INSTRUCTION:
Please output the entries below from the line that contains "At what distance from the" through the final line, reproduced exactly and alone.
......
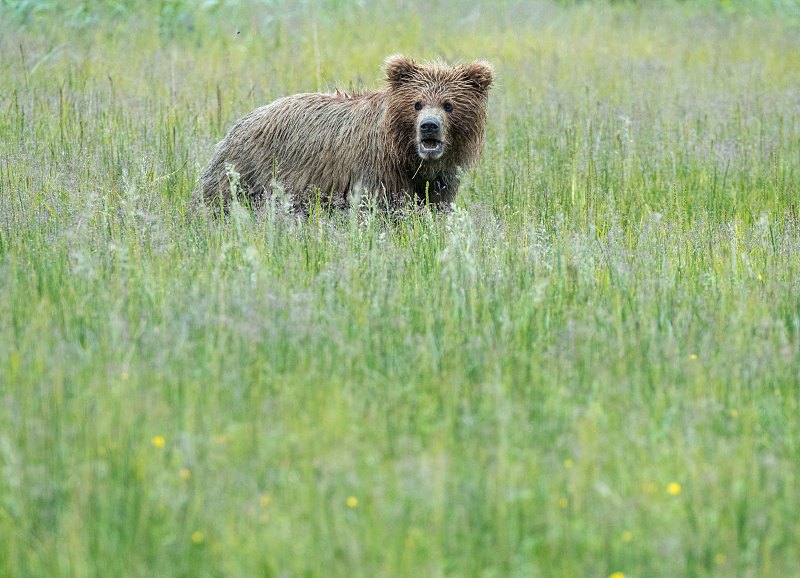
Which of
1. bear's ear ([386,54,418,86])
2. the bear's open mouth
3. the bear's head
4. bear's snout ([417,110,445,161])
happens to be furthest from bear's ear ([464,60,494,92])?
the bear's open mouth

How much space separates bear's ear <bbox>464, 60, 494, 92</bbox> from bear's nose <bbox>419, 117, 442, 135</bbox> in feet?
1.90

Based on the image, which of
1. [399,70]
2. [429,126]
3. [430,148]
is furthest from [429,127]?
[399,70]

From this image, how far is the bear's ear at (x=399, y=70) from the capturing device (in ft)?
24.2

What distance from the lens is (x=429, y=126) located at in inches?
281

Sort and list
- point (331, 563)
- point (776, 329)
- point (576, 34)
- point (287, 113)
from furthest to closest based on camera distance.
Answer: point (576, 34) → point (287, 113) → point (776, 329) → point (331, 563)

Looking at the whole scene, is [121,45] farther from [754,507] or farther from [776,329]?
[754,507]

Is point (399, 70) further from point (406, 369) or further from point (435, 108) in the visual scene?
point (406, 369)

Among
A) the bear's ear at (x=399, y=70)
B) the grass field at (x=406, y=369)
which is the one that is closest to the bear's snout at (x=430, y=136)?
the bear's ear at (x=399, y=70)

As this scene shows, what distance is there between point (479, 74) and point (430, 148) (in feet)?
2.37

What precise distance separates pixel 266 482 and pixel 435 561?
0.70 m

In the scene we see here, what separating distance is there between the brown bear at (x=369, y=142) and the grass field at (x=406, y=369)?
1.35 ft

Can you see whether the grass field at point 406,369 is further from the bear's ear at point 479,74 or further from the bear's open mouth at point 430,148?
the bear's ear at point 479,74

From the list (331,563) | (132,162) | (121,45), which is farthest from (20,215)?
(121,45)

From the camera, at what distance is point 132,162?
8.06 meters
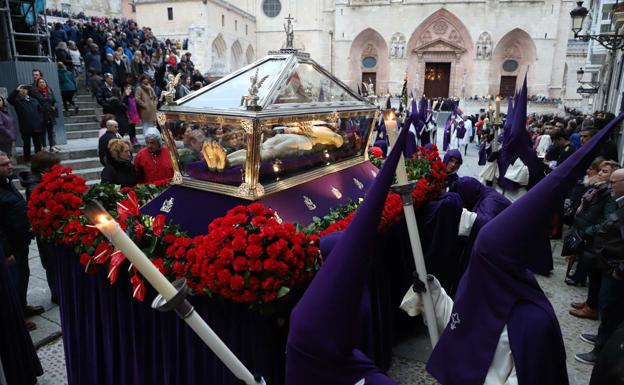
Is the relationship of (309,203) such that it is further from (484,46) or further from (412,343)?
(484,46)

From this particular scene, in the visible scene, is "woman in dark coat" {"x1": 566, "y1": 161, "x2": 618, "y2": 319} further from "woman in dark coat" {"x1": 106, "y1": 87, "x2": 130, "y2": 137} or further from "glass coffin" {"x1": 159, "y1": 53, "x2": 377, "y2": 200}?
"woman in dark coat" {"x1": 106, "y1": 87, "x2": 130, "y2": 137}

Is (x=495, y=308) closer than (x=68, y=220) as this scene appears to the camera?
Yes

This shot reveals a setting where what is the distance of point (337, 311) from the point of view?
1.27m

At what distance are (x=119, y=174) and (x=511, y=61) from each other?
116ft

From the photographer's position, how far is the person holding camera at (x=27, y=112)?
7.45 m

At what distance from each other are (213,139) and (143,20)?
36660mm

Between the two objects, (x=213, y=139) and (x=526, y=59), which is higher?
(x=526, y=59)

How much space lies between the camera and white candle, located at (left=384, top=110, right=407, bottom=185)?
7.16 feet

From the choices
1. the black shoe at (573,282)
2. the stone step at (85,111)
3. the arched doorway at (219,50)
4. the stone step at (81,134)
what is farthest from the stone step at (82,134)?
the arched doorway at (219,50)

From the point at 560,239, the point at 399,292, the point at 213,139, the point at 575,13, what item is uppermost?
Answer: the point at 575,13

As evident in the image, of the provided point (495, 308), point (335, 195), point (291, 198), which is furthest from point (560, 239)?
point (495, 308)

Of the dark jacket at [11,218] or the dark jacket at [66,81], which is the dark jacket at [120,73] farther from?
the dark jacket at [11,218]

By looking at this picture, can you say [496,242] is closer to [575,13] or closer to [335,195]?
[335,195]

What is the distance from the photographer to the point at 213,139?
3027 millimetres
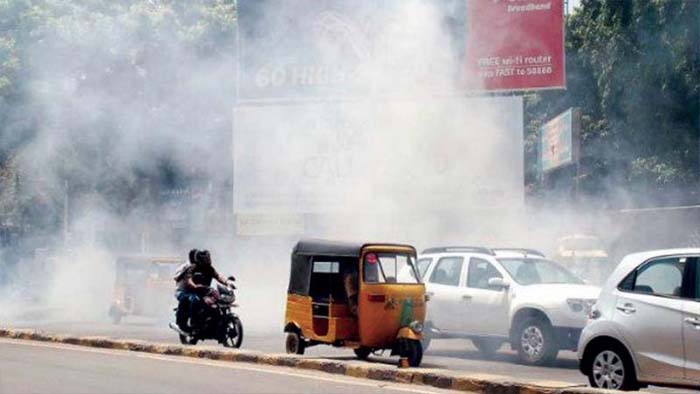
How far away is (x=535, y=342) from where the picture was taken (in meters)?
15.9

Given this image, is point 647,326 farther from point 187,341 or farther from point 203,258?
point 187,341

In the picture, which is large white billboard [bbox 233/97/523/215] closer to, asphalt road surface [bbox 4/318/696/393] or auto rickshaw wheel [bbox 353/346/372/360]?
asphalt road surface [bbox 4/318/696/393]

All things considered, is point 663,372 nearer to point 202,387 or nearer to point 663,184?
point 202,387

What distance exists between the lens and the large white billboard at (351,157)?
29297mm

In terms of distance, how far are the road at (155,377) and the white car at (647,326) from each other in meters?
1.58

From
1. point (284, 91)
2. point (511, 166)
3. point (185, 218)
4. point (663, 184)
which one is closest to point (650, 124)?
point (663, 184)

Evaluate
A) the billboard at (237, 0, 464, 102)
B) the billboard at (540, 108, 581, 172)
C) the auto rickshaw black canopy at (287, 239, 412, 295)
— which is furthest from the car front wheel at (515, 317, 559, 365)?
the billboard at (237, 0, 464, 102)

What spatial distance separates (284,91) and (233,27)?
671 cm

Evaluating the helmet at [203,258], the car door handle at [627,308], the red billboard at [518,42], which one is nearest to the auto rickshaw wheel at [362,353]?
the helmet at [203,258]

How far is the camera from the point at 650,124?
33.7 m

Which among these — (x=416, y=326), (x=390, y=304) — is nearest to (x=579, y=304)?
(x=416, y=326)

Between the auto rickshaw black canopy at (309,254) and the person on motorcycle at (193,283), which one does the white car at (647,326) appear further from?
the person on motorcycle at (193,283)

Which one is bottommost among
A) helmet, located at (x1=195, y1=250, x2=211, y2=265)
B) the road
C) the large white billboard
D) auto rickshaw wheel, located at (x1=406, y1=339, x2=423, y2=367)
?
the road

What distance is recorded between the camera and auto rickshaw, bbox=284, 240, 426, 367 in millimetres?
14547
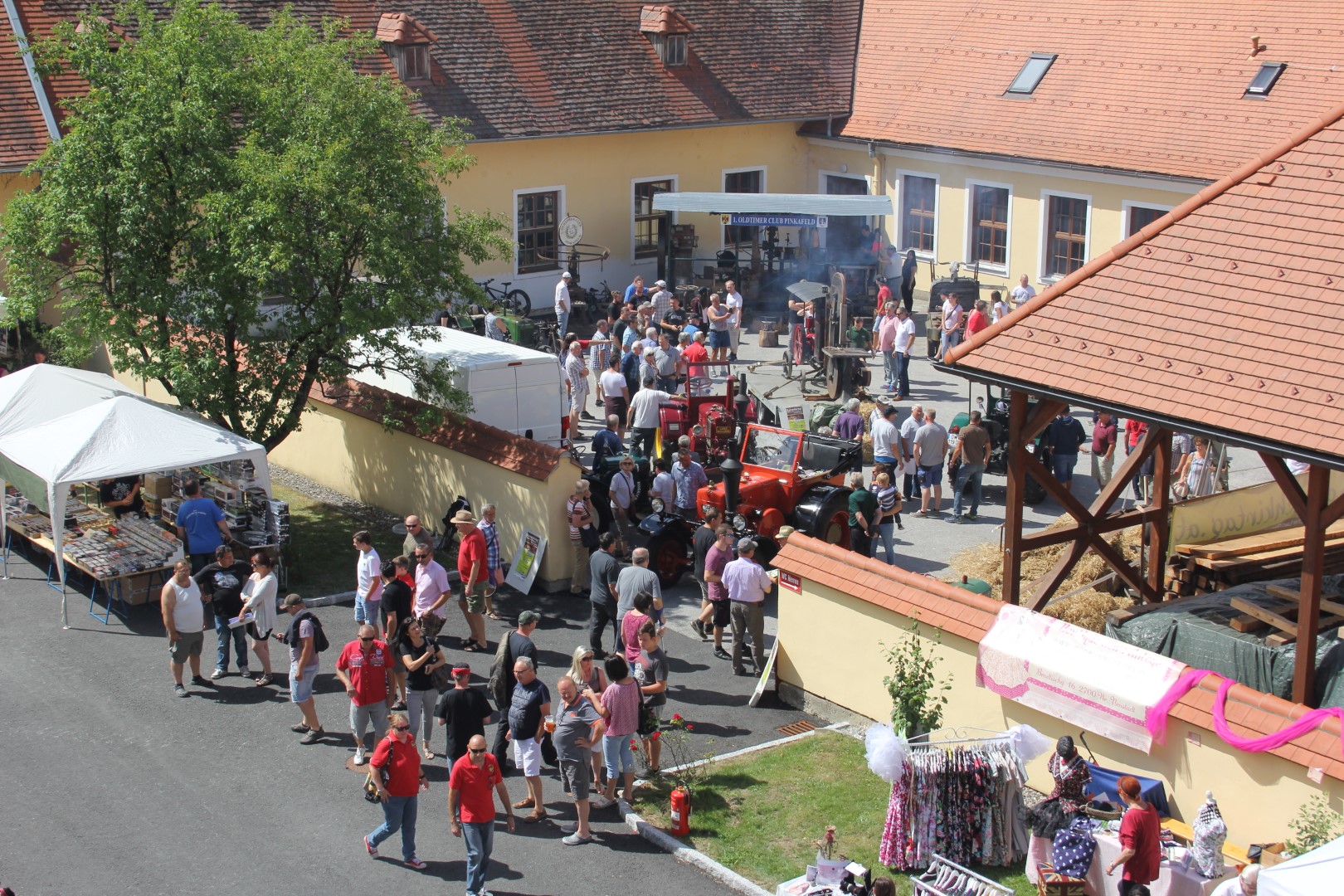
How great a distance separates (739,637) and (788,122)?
21639 millimetres

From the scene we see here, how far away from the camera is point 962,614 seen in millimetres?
12570

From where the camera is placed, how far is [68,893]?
1082 cm

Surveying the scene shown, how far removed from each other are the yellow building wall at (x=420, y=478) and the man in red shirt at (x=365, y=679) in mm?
4426

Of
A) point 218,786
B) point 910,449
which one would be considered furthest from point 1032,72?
point 218,786

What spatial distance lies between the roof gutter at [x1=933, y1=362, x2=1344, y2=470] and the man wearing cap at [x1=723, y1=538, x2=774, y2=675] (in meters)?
2.77

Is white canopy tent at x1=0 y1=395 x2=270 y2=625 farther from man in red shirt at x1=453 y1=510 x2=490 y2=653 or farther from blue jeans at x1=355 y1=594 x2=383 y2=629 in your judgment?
man in red shirt at x1=453 y1=510 x2=490 y2=653

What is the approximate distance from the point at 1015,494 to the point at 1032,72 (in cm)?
2046

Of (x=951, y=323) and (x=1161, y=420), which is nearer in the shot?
(x=1161, y=420)

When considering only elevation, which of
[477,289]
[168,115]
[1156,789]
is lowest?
[1156,789]

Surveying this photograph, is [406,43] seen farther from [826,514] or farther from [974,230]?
[826,514]

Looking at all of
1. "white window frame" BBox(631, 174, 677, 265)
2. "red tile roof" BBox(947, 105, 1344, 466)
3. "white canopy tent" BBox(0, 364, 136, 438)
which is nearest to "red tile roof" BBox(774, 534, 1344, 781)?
"red tile roof" BBox(947, 105, 1344, 466)

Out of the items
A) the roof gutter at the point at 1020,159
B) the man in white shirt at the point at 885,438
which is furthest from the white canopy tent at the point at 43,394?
the roof gutter at the point at 1020,159

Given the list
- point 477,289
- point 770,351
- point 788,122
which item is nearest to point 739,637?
point 477,289

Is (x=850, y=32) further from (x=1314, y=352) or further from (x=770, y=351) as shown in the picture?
(x=1314, y=352)
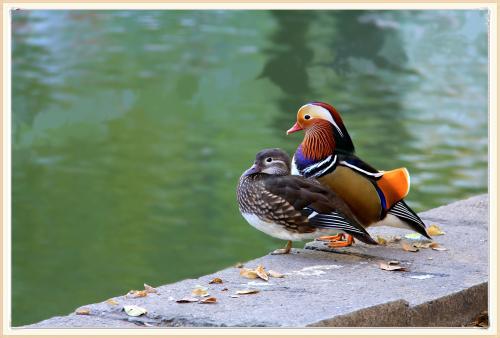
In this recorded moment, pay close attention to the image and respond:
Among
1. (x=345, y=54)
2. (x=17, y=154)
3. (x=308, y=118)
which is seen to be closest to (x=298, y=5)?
(x=308, y=118)

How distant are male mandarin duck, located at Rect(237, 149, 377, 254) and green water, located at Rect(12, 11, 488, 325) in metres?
1.67

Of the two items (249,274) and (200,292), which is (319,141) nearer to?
(249,274)

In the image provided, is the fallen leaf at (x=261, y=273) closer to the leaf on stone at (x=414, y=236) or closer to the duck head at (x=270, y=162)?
the duck head at (x=270, y=162)

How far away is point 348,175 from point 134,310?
3.57 feet

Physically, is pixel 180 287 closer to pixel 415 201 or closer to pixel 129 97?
pixel 415 201

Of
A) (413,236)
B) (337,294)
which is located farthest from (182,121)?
(337,294)

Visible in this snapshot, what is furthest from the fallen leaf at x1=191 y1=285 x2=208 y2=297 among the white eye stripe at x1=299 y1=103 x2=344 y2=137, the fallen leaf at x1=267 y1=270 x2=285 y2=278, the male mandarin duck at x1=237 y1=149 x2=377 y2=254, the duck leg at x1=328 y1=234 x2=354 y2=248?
the white eye stripe at x1=299 y1=103 x2=344 y2=137

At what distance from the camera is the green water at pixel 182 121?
685 centimetres

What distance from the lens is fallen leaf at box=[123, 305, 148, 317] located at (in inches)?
117

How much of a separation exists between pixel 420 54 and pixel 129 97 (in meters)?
3.86

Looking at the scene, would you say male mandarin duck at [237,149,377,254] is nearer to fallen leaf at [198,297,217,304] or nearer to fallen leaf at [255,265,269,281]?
fallen leaf at [255,265,269,281]

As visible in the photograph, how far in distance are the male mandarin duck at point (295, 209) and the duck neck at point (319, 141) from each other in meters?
0.12

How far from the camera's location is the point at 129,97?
35.4 feet

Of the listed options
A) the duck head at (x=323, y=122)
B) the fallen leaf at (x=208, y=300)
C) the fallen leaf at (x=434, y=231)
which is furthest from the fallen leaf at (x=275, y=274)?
......
OUTPUT OF THE EXERCISE:
At what distance from the camera is the green water at pixel 182 121?
685 centimetres

What distance from the lens is fallen leaf at box=[123, 305, 148, 317] located at (in inches)?
117

How much of a separation exists between pixel 420 54 and pixel 129 97 (in meters)?
3.86

Looking at the scene, would you say male mandarin duck at [237,149,377,254] is nearer to fallen leaf at [198,297,217,304] or nearer to fallen leaf at [255,265,269,281]?
fallen leaf at [255,265,269,281]

As visible in the photograph, how far in distance are the male mandarin duck at point (295, 209) and the duck neck at point (319, 141) from each other in meters?
0.12

How far from the camera's location is the point at 129,97?
35.4 feet

Of the listed options
A) the duck head at (x=323, y=122)
B) the fallen leaf at (x=208, y=300)
C) the fallen leaf at (x=434, y=231)
which is furthest from the fallen leaf at (x=275, y=274)?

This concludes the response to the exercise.